**Quoted text**:
↓

The more often a function appears in the call stack (Inclusive Sampled), the more time that function is spending in execution, so that’s one place where you want to focus your attention for tuning. If you are seeing functions from your code in the “Top Inclusive Sampled Functions” list then you’d better understand why that function takes so long to execute. The more often a function appears at the top of the call stack (Exclusive Sampled) the more frequently that function is being called – maybe too often – so that’s another place to look (even though the execution of the function may actually be quite fast). If you are seeing functions from your code in the “Top Exclusive Sampled Functions” list then you’d better understand why you are calling that particular function so often.

In this case, it turns out that none of my code appears in either list. However, some memory management code and string handling code does seem to have been called fairly often. This may be food for thought. If this summary report view provides insufficient information, there are other report views that can be used. For instance we could look at the “Functions” report view to get more information as shown in Figure 5. This might lead one to believe that an inordinate amount of time is being spent in the PeopleHelper.GetPeopleAsStringList() method.

Figure 5
Figure 5: Exploring the functions report

There are other views available. A function “Caller/Callee” report view shows which functions are called by (and being called by) which, and a function “Call Tree” report view defines a tree view showing which functions called which. It transpires that, in sampling mode, the profiler does a fast stack walk to provide call stack information – rather than just grabbing the currently executing instruction – and this makes it straightforward to determine parent-child method relationships and easier to establish the worst performing code paths. This is unusual for a sampling profiler.

Memory profiling

In situations where you have a feeling that excessive memory is being allocated, or memory is not being released appropriately, then you can perform .NET memory allocation profiling. The object “Allocation” and “Lifetime” report views then tell you how many objects were allocated, how big they were and how long they lived. The first performance session wasn’t configured to profile memory so those views are empty.

↑

**Provided material**:
↓

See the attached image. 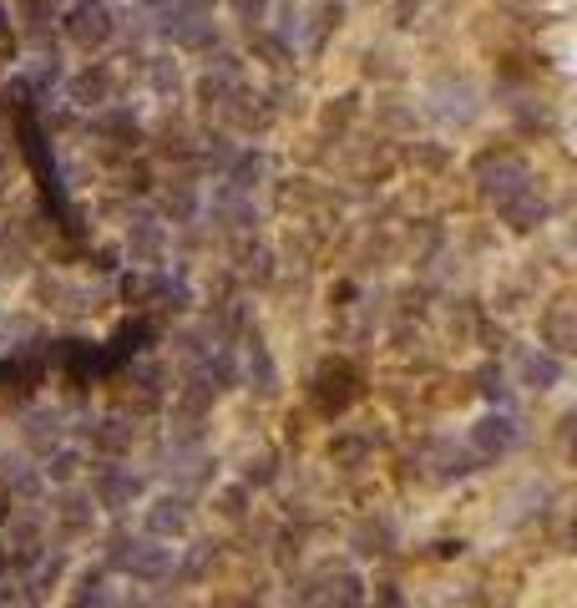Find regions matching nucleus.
<instances>
[{
  "mask_svg": "<svg viewBox=\"0 0 577 608\" xmlns=\"http://www.w3.org/2000/svg\"><path fill=\"white\" fill-rule=\"evenodd\" d=\"M112 563L127 568L132 578L142 583H157V578H168L173 573V548H162V543H137V538H112Z\"/></svg>",
  "mask_w": 577,
  "mask_h": 608,
  "instance_id": "1",
  "label": "nucleus"
},
{
  "mask_svg": "<svg viewBox=\"0 0 577 608\" xmlns=\"http://www.w3.org/2000/svg\"><path fill=\"white\" fill-rule=\"evenodd\" d=\"M26 436H31V441H36V446L46 451V441H51V446L61 441V421H56V416H31V426H26Z\"/></svg>",
  "mask_w": 577,
  "mask_h": 608,
  "instance_id": "6",
  "label": "nucleus"
},
{
  "mask_svg": "<svg viewBox=\"0 0 577 608\" xmlns=\"http://www.w3.org/2000/svg\"><path fill=\"white\" fill-rule=\"evenodd\" d=\"M71 472H76V456H71V451H66V456H56V462H51V477H61V482H66Z\"/></svg>",
  "mask_w": 577,
  "mask_h": 608,
  "instance_id": "7",
  "label": "nucleus"
},
{
  "mask_svg": "<svg viewBox=\"0 0 577 608\" xmlns=\"http://www.w3.org/2000/svg\"><path fill=\"white\" fill-rule=\"evenodd\" d=\"M0 608H6V593H0Z\"/></svg>",
  "mask_w": 577,
  "mask_h": 608,
  "instance_id": "8",
  "label": "nucleus"
},
{
  "mask_svg": "<svg viewBox=\"0 0 577 608\" xmlns=\"http://www.w3.org/2000/svg\"><path fill=\"white\" fill-rule=\"evenodd\" d=\"M147 527L157 532V538H168V532H173V538H183V532H188V502L178 497H168V502H157L152 512H147Z\"/></svg>",
  "mask_w": 577,
  "mask_h": 608,
  "instance_id": "3",
  "label": "nucleus"
},
{
  "mask_svg": "<svg viewBox=\"0 0 577 608\" xmlns=\"http://www.w3.org/2000/svg\"><path fill=\"white\" fill-rule=\"evenodd\" d=\"M517 441V426L507 421V416H486L481 426H476V446L481 451H507Z\"/></svg>",
  "mask_w": 577,
  "mask_h": 608,
  "instance_id": "4",
  "label": "nucleus"
},
{
  "mask_svg": "<svg viewBox=\"0 0 577 608\" xmlns=\"http://www.w3.org/2000/svg\"><path fill=\"white\" fill-rule=\"evenodd\" d=\"M137 492H142V482L127 477V472H112V467H107V472L97 477V497H102V507H112V512H122Z\"/></svg>",
  "mask_w": 577,
  "mask_h": 608,
  "instance_id": "2",
  "label": "nucleus"
},
{
  "mask_svg": "<svg viewBox=\"0 0 577 608\" xmlns=\"http://www.w3.org/2000/svg\"><path fill=\"white\" fill-rule=\"evenodd\" d=\"M522 375L532 380L537 391H552L557 380H562V360H552V355H542V350H532L527 360H522Z\"/></svg>",
  "mask_w": 577,
  "mask_h": 608,
  "instance_id": "5",
  "label": "nucleus"
}]
</instances>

↑

Extend the walkthrough on .NET performance profiling, picking up right after its last sentence.

Given that there was a suspicion after the last profile run that there were some memory-related functions being called fairly often, it would make sense to create another performance session that samples and collects memory usage information. A new performance session can be created from the toolbar of the Performance Explorer window. Once created, go to the new performance session’s properties and check the “Collect .NET object allocation information” and “Also collect .NET object lifetime information” options on the “General” tab. After launching the performance session the resulting “Summary” report view looks like the one shown in Figure 6.

Figure 6
Figure 6: More summary information

This shows that far too many String and Person instances are being created. The object “Allocation” and “Lifetime” report views are now populated with lots of useful information. These confirm the excessive memory allocation and shows instances were only allocated for a short period of time. The “Functions” report view also pinpoints the main function culprits as coming from the PeopleHelper class. Figure 7 illustrates the relevant section of the object “Allocation”, object “Lifetime” and “Functions” report views.

Figure 7
Figure 7: Reports reveal problem areas

Now would be a good time to home in on the peoplelib assembly and profile it in instrumentation mode. Creating another new performance session to do this is the correct approach.

Configuring a performance session for instrumentation

In instrumentation mode, it is also possible to change the trigger settings that determine when data is collected. As well as collecting data upon function calls, data can also be collected upon performance counters and Event Tracing for Windows (ETW) events. Remember that binaries must be instrumented before the profiler runs in instrumentation mode. The default is to instrument them in place, saving the originals, but a particular location can be specified for instrumented binaries. You can also specify programs you want to run before and after instrumentation takes place. This can be useful for, say, moving an instrumented binary into the GAC or to a specific location on the Web server. Also, because instrumenting a signed assembly invalidates the signature, it is necessary to re-sign the assembly in the post-instrumentation step if you want to subsequently run it (assuming signature verification has not been turned off).

Launching the new performance session reveals the “Summary” report view shown in Figure 8.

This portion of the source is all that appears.